In fact, NASDAQ OMX markets the high-speed Washington government data as part of its "Event Driven Analytics" product in a video backed by thumping techno music on its website. The video features a human eye blink, which takes at 300 milliseconds, and a hummingbird's wing flap, which takes 50 milliseconds. In the video, NASDAQ touts its data feed with the tagline: "Blink at your own risk.

(Read More: Thomson Reuters Gives Elite Traders Early Advantage)
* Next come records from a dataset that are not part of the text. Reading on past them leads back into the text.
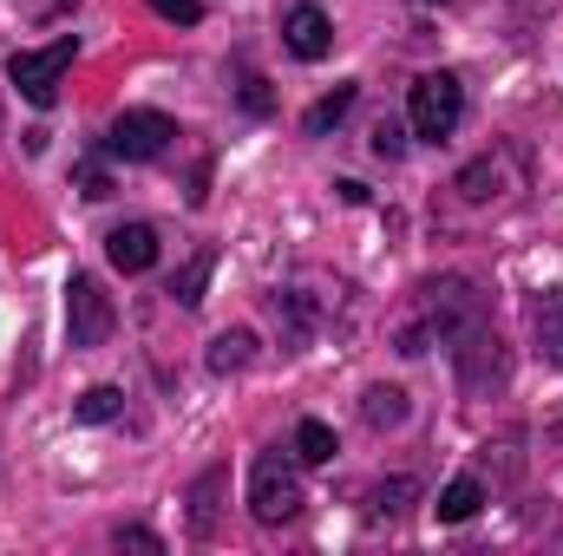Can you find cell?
<instances>
[{
  "instance_id": "1",
  "label": "cell",
  "mask_w": 563,
  "mask_h": 556,
  "mask_svg": "<svg viewBox=\"0 0 563 556\" xmlns=\"http://www.w3.org/2000/svg\"><path fill=\"white\" fill-rule=\"evenodd\" d=\"M73 59H79V40H73V33H59L53 46H33V53L20 46V53L7 59V79L20 86V99H26V105H40V112H46V105L59 99V79H66V66H73Z\"/></svg>"
},
{
  "instance_id": "2",
  "label": "cell",
  "mask_w": 563,
  "mask_h": 556,
  "mask_svg": "<svg viewBox=\"0 0 563 556\" xmlns=\"http://www.w3.org/2000/svg\"><path fill=\"white\" fill-rule=\"evenodd\" d=\"M459 112H465V86H459V73H420L413 79V99H407V125H413V138L439 144L459 132Z\"/></svg>"
},
{
  "instance_id": "3",
  "label": "cell",
  "mask_w": 563,
  "mask_h": 556,
  "mask_svg": "<svg viewBox=\"0 0 563 556\" xmlns=\"http://www.w3.org/2000/svg\"><path fill=\"white\" fill-rule=\"evenodd\" d=\"M445 347H452V367H459V387L465 393H492L505 380V347L492 334V314H478L459 334H445Z\"/></svg>"
},
{
  "instance_id": "4",
  "label": "cell",
  "mask_w": 563,
  "mask_h": 556,
  "mask_svg": "<svg viewBox=\"0 0 563 556\" xmlns=\"http://www.w3.org/2000/svg\"><path fill=\"white\" fill-rule=\"evenodd\" d=\"M250 511H256L263 524H288V518L301 511V478H295V465H288L282 452H263V458L250 465Z\"/></svg>"
},
{
  "instance_id": "5",
  "label": "cell",
  "mask_w": 563,
  "mask_h": 556,
  "mask_svg": "<svg viewBox=\"0 0 563 556\" xmlns=\"http://www.w3.org/2000/svg\"><path fill=\"white\" fill-rule=\"evenodd\" d=\"M177 138V125L164 119V112H151V105H132V112H119L112 119V132H106V157H125V164H151V157H164Z\"/></svg>"
},
{
  "instance_id": "6",
  "label": "cell",
  "mask_w": 563,
  "mask_h": 556,
  "mask_svg": "<svg viewBox=\"0 0 563 556\" xmlns=\"http://www.w3.org/2000/svg\"><path fill=\"white\" fill-rule=\"evenodd\" d=\"M66 327H73V347H106V341H112L119 308H112V294H106L92 276L66 281Z\"/></svg>"
},
{
  "instance_id": "7",
  "label": "cell",
  "mask_w": 563,
  "mask_h": 556,
  "mask_svg": "<svg viewBox=\"0 0 563 556\" xmlns=\"http://www.w3.org/2000/svg\"><path fill=\"white\" fill-rule=\"evenodd\" d=\"M282 40H288V53L295 59H328V46H334V20L321 13V7H288V20H282Z\"/></svg>"
},
{
  "instance_id": "8",
  "label": "cell",
  "mask_w": 563,
  "mask_h": 556,
  "mask_svg": "<svg viewBox=\"0 0 563 556\" xmlns=\"http://www.w3.org/2000/svg\"><path fill=\"white\" fill-rule=\"evenodd\" d=\"M106 256H112V269L144 276V269L157 263V230H151V223H119V230L106 236Z\"/></svg>"
},
{
  "instance_id": "9",
  "label": "cell",
  "mask_w": 563,
  "mask_h": 556,
  "mask_svg": "<svg viewBox=\"0 0 563 556\" xmlns=\"http://www.w3.org/2000/svg\"><path fill=\"white\" fill-rule=\"evenodd\" d=\"M531 334H538V354H544L551 367H563V288H551V294L531 301Z\"/></svg>"
},
{
  "instance_id": "10",
  "label": "cell",
  "mask_w": 563,
  "mask_h": 556,
  "mask_svg": "<svg viewBox=\"0 0 563 556\" xmlns=\"http://www.w3.org/2000/svg\"><path fill=\"white\" fill-rule=\"evenodd\" d=\"M250 360H256V334L250 327H230V334L210 341V374H243Z\"/></svg>"
},
{
  "instance_id": "11",
  "label": "cell",
  "mask_w": 563,
  "mask_h": 556,
  "mask_svg": "<svg viewBox=\"0 0 563 556\" xmlns=\"http://www.w3.org/2000/svg\"><path fill=\"white\" fill-rule=\"evenodd\" d=\"M478 504H485V485L478 478H452L432 511H439V524H465V518H478Z\"/></svg>"
},
{
  "instance_id": "12",
  "label": "cell",
  "mask_w": 563,
  "mask_h": 556,
  "mask_svg": "<svg viewBox=\"0 0 563 556\" xmlns=\"http://www.w3.org/2000/svg\"><path fill=\"white\" fill-rule=\"evenodd\" d=\"M361 419H367L374 432H394V425H407V393H400V387H367Z\"/></svg>"
},
{
  "instance_id": "13",
  "label": "cell",
  "mask_w": 563,
  "mask_h": 556,
  "mask_svg": "<svg viewBox=\"0 0 563 556\" xmlns=\"http://www.w3.org/2000/svg\"><path fill=\"white\" fill-rule=\"evenodd\" d=\"M347 112H354V86H334L328 99H314V105H308L301 132H308V138H321V132H334V125H341Z\"/></svg>"
},
{
  "instance_id": "14",
  "label": "cell",
  "mask_w": 563,
  "mask_h": 556,
  "mask_svg": "<svg viewBox=\"0 0 563 556\" xmlns=\"http://www.w3.org/2000/svg\"><path fill=\"white\" fill-rule=\"evenodd\" d=\"M223 478H230V471H203L197 491H190V531H197V537L217 531V491H223Z\"/></svg>"
},
{
  "instance_id": "15",
  "label": "cell",
  "mask_w": 563,
  "mask_h": 556,
  "mask_svg": "<svg viewBox=\"0 0 563 556\" xmlns=\"http://www.w3.org/2000/svg\"><path fill=\"white\" fill-rule=\"evenodd\" d=\"M125 413V393L119 387H86L79 400H73V419L79 425H106V419H119Z\"/></svg>"
},
{
  "instance_id": "16",
  "label": "cell",
  "mask_w": 563,
  "mask_h": 556,
  "mask_svg": "<svg viewBox=\"0 0 563 556\" xmlns=\"http://www.w3.org/2000/svg\"><path fill=\"white\" fill-rule=\"evenodd\" d=\"M334 452H341V445H334V432H328L321 419H301V425H295V458H301V465H328Z\"/></svg>"
},
{
  "instance_id": "17",
  "label": "cell",
  "mask_w": 563,
  "mask_h": 556,
  "mask_svg": "<svg viewBox=\"0 0 563 556\" xmlns=\"http://www.w3.org/2000/svg\"><path fill=\"white\" fill-rule=\"evenodd\" d=\"M203 281H210V249H203V256H197V263H190L184 276L170 281V294H177L184 308H197V301H203Z\"/></svg>"
},
{
  "instance_id": "18",
  "label": "cell",
  "mask_w": 563,
  "mask_h": 556,
  "mask_svg": "<svg viewBox=\"0 0 563 556\" xmlns=\"http://www.w3.org/2000/svg\"><path fill=\"white\" fill-rule=\"evenodd\" d=\"M400 151H407V125H394V119H380V125H374V157H387V164H394Z\"/></svg>"
},
{
  "instance_id": "19",
  "label": "cell",
  "mask_w": 563,
  "mask_h": 556,
  "mask_svg": "<svg viewBox=\"0 0 563 556\" xmlns=\"http://www.w3.org/2000/svg\"><path fill=\"white\" fill-rule=\"evenodd\" d=\"M151 13H157V20H177V26H197V20H203L197 0H151Z\"/></svg>"
},
{
  "instance_id": "20",
  "label": "cell",
  "mask_w": 563,
  "mask_h": 556,
  "mask_svg": "<svg viewBox=\"0 0 563 556\" xmlns=\"http://www.w3.org/2000/svg\"><path fill=\"white\" fill-rule=\"evenodd\" d=\"M79 190H86L92 203H106V197H112V177H106V164H86V170H79Z\"/></svg>"
},
{
  "instance_id": "21",
  "label": "cell",
  "mask_w": 563,
  "mask_h": 556,
  "mask_svg": "<svg viewBox=\"0 0 563 556\" xmlns=\"http://www.w3.org/2000/svg\"><path fill=\"white\" fill-rule=\"evenodd\" d=\"M407 498H413V478H394V485H380V491H374V504H380V511H400Z\"/></svg>"
},
{
  "instance_id": "22",
  "label": "cell",
  "mask_w": 563,
  "mask_h": 556,
  "mask_svg": "<svg viewBox=\"0 0 563 556\" xmlns=\"http://www.w3.org/2000/svg\"><path fill=\"white\" fill-rule=\"evenodd\" d=\"M243 105H250V112H269V92H263V79H256V73L243 79Z\"/></svg>"
},
{
  "instance_id": "23",
  "label": "cell",
  "mask_w": 563,
  "mask_h": 556,
  "mask_svg": "<svg viewBox=\"0 0 563 556\" xmlns=\"http://www.w3.org/2000/svg\"><path fill=\"white\" fill-rule=\"evenodd\" d=\"M334 190H341V203H367V184H354V177H341Z\"/></svg>"
},
{
  "instance_id": "24",
  "label": "cell",
  "mask_w": 563,
  "mask_h": 556,
  "mask_svg": "<svg viewBox=\"0 0 563 556\" xmlns=\"http://www.w3.org/2000/svg\"><path fill=\"white\" fill-rule=\"evenodd\" d=\"M119 544H139V551H164V544H157L151 531H119Z\"/></svg>"
}]
</instances>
Another firm operating out of 1275 K Street, CoreSite said in 2010, was Need to Know News, a data feed service that is now owned by Deutsche Borse. That exchange offers a product known as "Alpha Flash," a high-speed algorithmic news feed that Deutsche Borse says "was developed for the most demanding algo traders at hedge funds, trading firms and financial institutions using resources from our fully accredited news agency MNI, whose journalists have direct access to government lock-up rooms and embargoed releases."

A "lock-up" room is a press office where reporters can often go to receive government economic data before it is released to the public on the condition that they not release it until the embargo time. Security varies in these facilities, but often reporters are required to surrender all electronic equipment before entering, and some government agencies attempt to regulate the telecommunications lines by which the data are sent to the outside world, in an effort to ensure fairness. Elsewhere in its marketing material, Deutsche Borse says government economic data is sent to the exchange's clients "directly from government lockups; privileged embargoed releases are available immediately after the embargo has been lifted."

Deutsche Borse declined to comment for this article.

Which high-speed trading firms also co-locate their servers at the 1275 K street facility? It's difficult to tell. CoreSite declined to provide a list. CNBC contacted several of the most prominent high-speed trading firms, and all but one declined to offer any comment.

One firm, Allston Trading, said through a representative that it "no longer has anything in that facility in Washington."